Photo: Mark Wahlberg and Christian Bale in “The Fighter.” Credit: Paramount.

Tuesday November 9th, 2010


  • The Hollywood Reporter: Eriq Gardner reports that Sony Pictures Classics has been cleared to release its animated feature “The Illusionist” after a federal judge denied a restraining order request by Illusionist Distribution, LLC (the rights-holder of a 2006 live-action film of the same name that starred Edward Norton) that had sought to block the release of the new film because it “infringed on its trademark and would cause substantial consumer confusion.” Judge Dolly M. Gee called the claim “weak,” noting that “a wide variety of consumer products employ the term ‘illusionist,’ including another 1983 film, 14 books published since 1952, and thousands of magicians who perform under that description.”
  • Gold Derby: Tom O’Neil pens a letter to “The Kids Are All Right” star Julianne Moore, forcefully telling the four-time Oscar nominee that she should “immediately quit the best actress race and campaign in supporting” in order to boost the prospects of her co-star Annette Bening, who Tom would leave in lead, and of Moore, who only a few prospects (Dave Karger, Guy Lodge, and our own Scott Feinberg) believe can snag a nod if she remains where she is. Though Tom’s tone is a bit inappropriate, he does raise some interesting parallels (between the women from “The Kids” and from the 1950 film “All About Eve”) and offers a reminder that Moore has committed similar category “fraud” before (when she competed in the supporting category, rather than lead, in 2002 for “The Hours”).
  • The Hollywood Reporter: Philiana Ng reports that Jake Gyllenhaal had no idea that Jill Clayburgh — who portrays his character’s mother in “Love and Other Drugs,” and who died on Friday following a decades-long battle with leukemia — was ill when they shot the film together during the fall of 2009. He told reporters, “I think part of her sickness is what made her live her life, and really cherish the moments she had, and cherish the people she was with… and she did when she was with us, cherish those moments, and they made us all love her.”
  • Speakeasy: Michelle Kung notes that on the last night of the 25th Israel Film Festival in Los Angeles, attendees of a panel discussion about Shlomi Eldar’s acclaimed doc “Precious Life” — which revolves around “a series of intense discussions that highlight the many complex political and religious issues facing the modern Middle East” — were treated to a “pleasant surprise” when “the subjects of the film [were] video-conferenced in from Gaza” to participate in the talk and provide an update on their lives since Eldar stopped filming them.
  • In Contention: Guy Lodge believes “Brits can be forgiven for feeling quite bolshy” about this year’s Oscar race, naming at least three contenders that were shot — and are set — across the pond and will probably be in contention in several categories: the 1940s period piece “The King’s Speech,” the sixties-set crowd pleaser “Made in Dagenham,” and the stark present-day drama “Another Year.”
  • Awards Tracker: Nicole Sperling contemplates the Oscar prospects of Tyler Perry’s “For Colored Girls,” which opened last weekend to scathing reviews but big ticket sales, which “could end up helping its award chances.” Though the general public has flocked to the film, Sperling believes that “Lionsgate’s toughest act will be getting Academy members to see the bleak drama.”
  • In Contention: Kris Tapley believes that “I See the Light” — the Alan Menken-written theme song for Disney’s newest animated feature “Tangled” that is performed on the film’s soundtrack by pop singers Zachary Levi and Mandy Moore — represents the film’s “strongest play at a nomination.” He notes that “Disney always does well in the best original song category,” especially when the songs trace back to Menken, who has racked up 18 nods and 8 wins in the category over the years, and who Tapley believes will “get at least one nod, [or] maybe a couple” for his tunes in the film.

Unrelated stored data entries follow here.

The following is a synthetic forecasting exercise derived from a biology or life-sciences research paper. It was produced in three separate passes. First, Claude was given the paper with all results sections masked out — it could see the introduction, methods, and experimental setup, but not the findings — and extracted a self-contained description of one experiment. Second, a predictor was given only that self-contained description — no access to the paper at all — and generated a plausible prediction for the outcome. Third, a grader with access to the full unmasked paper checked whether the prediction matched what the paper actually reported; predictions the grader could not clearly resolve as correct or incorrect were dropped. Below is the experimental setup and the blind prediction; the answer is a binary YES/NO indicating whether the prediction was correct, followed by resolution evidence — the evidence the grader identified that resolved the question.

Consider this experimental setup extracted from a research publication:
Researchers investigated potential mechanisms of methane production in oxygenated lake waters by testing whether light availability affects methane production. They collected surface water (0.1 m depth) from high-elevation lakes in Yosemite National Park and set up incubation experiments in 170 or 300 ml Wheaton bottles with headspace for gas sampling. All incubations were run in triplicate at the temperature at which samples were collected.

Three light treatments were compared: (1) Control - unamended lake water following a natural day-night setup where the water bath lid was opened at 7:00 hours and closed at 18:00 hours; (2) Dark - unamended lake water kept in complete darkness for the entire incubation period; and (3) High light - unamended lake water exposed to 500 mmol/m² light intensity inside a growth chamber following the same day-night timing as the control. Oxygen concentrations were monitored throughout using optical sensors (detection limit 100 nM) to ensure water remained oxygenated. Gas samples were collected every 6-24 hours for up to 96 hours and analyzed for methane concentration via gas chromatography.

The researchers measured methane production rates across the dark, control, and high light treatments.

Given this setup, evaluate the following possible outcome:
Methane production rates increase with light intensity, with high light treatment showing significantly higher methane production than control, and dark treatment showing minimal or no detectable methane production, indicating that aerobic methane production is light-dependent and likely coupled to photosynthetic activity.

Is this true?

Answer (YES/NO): NO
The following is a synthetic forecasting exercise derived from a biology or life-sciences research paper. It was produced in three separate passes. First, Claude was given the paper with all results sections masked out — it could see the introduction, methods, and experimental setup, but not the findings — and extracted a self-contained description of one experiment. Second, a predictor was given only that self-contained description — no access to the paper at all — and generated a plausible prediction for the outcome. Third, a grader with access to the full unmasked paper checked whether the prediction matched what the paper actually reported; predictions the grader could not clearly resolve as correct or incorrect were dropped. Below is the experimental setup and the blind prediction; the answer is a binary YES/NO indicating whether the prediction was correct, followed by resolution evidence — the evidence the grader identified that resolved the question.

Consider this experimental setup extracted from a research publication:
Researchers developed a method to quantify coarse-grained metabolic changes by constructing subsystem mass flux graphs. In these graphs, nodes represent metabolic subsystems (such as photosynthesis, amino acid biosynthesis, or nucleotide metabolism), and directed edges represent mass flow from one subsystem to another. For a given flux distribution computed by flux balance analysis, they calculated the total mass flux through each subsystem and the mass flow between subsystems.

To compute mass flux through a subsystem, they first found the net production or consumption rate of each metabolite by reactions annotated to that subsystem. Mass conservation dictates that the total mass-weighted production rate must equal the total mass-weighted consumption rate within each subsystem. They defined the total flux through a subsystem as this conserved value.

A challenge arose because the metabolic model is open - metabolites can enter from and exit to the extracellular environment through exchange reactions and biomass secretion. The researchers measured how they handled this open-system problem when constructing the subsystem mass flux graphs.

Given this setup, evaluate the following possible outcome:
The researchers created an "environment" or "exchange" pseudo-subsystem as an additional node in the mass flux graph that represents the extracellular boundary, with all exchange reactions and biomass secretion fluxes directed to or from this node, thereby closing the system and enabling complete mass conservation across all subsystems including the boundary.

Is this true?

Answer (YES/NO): YES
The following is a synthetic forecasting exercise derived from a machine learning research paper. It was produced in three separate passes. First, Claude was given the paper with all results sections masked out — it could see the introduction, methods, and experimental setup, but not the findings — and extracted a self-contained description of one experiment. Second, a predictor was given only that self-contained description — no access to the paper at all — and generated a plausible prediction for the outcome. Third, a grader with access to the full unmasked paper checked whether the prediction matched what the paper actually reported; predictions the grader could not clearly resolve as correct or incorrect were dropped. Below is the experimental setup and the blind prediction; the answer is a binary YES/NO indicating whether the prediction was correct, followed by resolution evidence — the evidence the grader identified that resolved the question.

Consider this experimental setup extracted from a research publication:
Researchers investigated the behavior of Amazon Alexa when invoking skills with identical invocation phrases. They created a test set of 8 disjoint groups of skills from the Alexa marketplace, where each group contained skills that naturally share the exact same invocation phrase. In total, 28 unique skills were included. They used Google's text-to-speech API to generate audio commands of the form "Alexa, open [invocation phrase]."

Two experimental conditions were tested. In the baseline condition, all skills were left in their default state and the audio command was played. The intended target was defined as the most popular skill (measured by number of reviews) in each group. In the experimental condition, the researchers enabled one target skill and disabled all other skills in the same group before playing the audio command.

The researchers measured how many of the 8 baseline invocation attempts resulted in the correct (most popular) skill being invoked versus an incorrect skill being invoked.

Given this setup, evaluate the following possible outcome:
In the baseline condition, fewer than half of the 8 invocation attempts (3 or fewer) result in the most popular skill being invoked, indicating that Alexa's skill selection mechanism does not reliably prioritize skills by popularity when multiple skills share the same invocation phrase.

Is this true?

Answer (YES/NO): YES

Photo: “Tangled.” Credit: Disney.

Monday November 8th, 2010


  • indieWIRE: Peter Knegt reports that Roman Polanski’s dramatic thriller “The Ghost Writer” garnered a field-leading seven nominations for the 2010 European Film Awards including one for best film. “The most notable aspect of the nominations,” he writes, “was the fairly remarkable batch of films absent from the awards’ top category,” including Mike Leigh’s “Another Year,” Luca Guadagnino’s “I Am Love,” Olivier Assayas’s “Carlos,” Abbas Kiarostami’s “Certified Copy,” and Sylvain Chomet’s “The Illusionist.” Knegt adds, though, that “some of those films picked up nominations in other categories.” Winners will be announced at a ceremony on December 4 in Tallinn, Estonia.
  • New York Times: A.O. Scott visits with his great uncle, the legendary character actor Eli Wallach, less than a week before the Academy presents the 94-year-old with an honorary Oscar at its second annual Governors Awards ceremony.
  • Virgin Media: An unattributed report features quotes from the actress Mila Kunis about her portrayal of Natalie Portman’s nemesis in the soon-to-be-released thriller “Black Swan.” Regarding her lesbian sex scene with Portman, Kunis acknowledged, “It is slightly uncomfortable to have to be intimate with a good friend. The scene’s important for the character, but we went in going, ‘This is going to be a little different,’ yeah.” Kunis added, “She’s the strangest character I’ve ever played.”
  • New York Times: Manohla Dargis dissects director Tyler Perry (“For Colored Girls”), a film industry phenomenon who “has been led out to critical slaughter so many times, it might seem a wonder that he continues to make movies,” but who has found “enormous commercial success with a mainly black audience.” As Dargis puts it, “Whether you like Mr. Perry’s work may depend on your color or sex or love of boiling melodrama, ribald comedy, abrupt tonal shifts, blunt social messages, unforced talk about God, and flourishes of camp, sometimes whipped together in one scene.”
  • indieWIRE: Peter Knegt breaks down the impressive box-office numbers generated this weekend by “127 Hours,” which played in just four theaters in New York and Los Angeles but raked in $265,925 revenue from — or, in other words, “a whopping $66,481 per-theater-average.” That number comes close to but does not surpass 2010’s record, which is held by “The Kids Are All Right,” which brought in $70,282-per-seven screens this past July, but it is “now the clear runner-up, beating out ‘The Ghost Writer‘ and ‘Cyrus,’ which each had debut averages around $45,000.”
  • The Observer: Sean O’Hagan chats about cinema’s “digital revolution” with Hussain Currimbhoy, curator of Britain’s Sheffield Doc/Fest. The duo specifically focus on the unprecedented access to “affordable high-end digital camera and laptop technology,” and Lucy Walker, the young director of two of this year’s top docs — “Countdown to Zero” and “Waste Land” — insists that this low-budget technologyis responsible for “a golden age of documentary filmmaking” that is now upon us.
  • 24 Frames: Amy Kaufman sits down with three of Hollywood’s hottest young stars — Jesse Eisenberg, 27, Andrew Garfield, 27, and Carey Mulligan, 25 — to discuss the ways in which they handle “the challenges of global stardom as twentysomethings,” as well the perks of the job (including private jets, which Eisenberg tells her he enjoys because they are bigger than his New York City apartment.) This year, Eisenberg and Garfield co-starred in “The Social Network” and Garfield and Mulligan co-starred in “Never Let Me Go.”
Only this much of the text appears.